BEGIN Records for this task

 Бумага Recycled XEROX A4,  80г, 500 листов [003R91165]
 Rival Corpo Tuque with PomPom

END Records for this task
BEGIN Records for this task

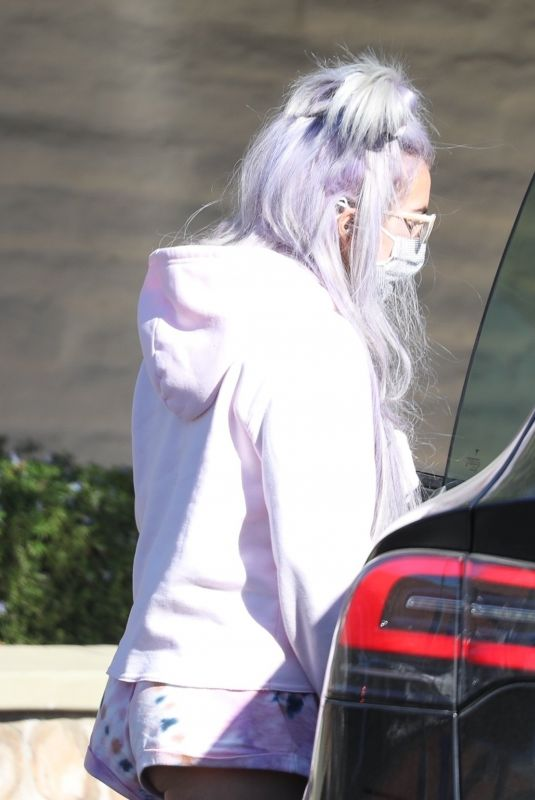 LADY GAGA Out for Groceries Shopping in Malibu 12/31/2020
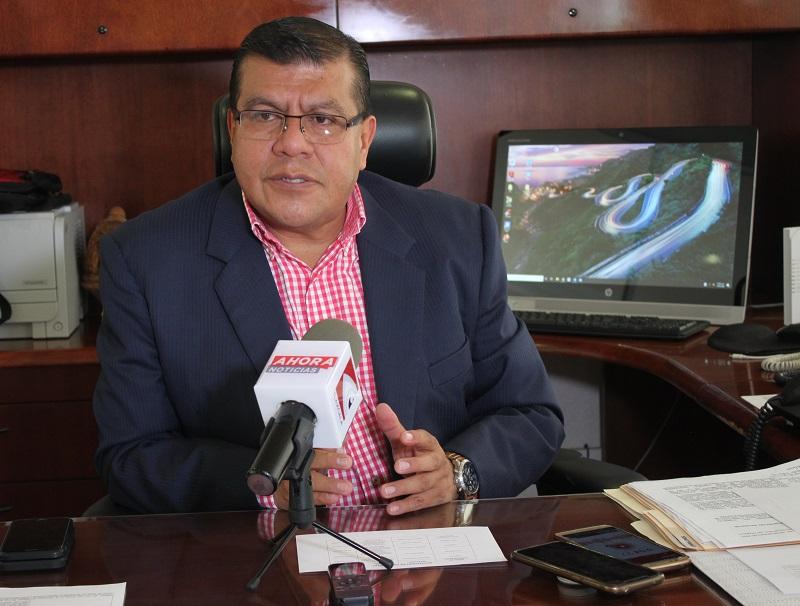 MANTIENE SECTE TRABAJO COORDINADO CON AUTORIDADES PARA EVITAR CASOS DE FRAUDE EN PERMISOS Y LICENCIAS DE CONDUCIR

END Records for this task

In the listing above, find the line containing "LADY GAGA Out" and the line containing "MANTIENE SECTE TRABAJO". Print those two lines and every line between them exactly, with no pictures.

* Reply
 LADY GAGA Out for Groceries Shopping in Malibu 12/31/2020
 MANTIENE SECTE TRABAJO COORDINADO CON AUTORIDADES PARA EVITAR CASOS DE FRAUDE EN PERMISOS Y LICENCIAS DE CONDUCIR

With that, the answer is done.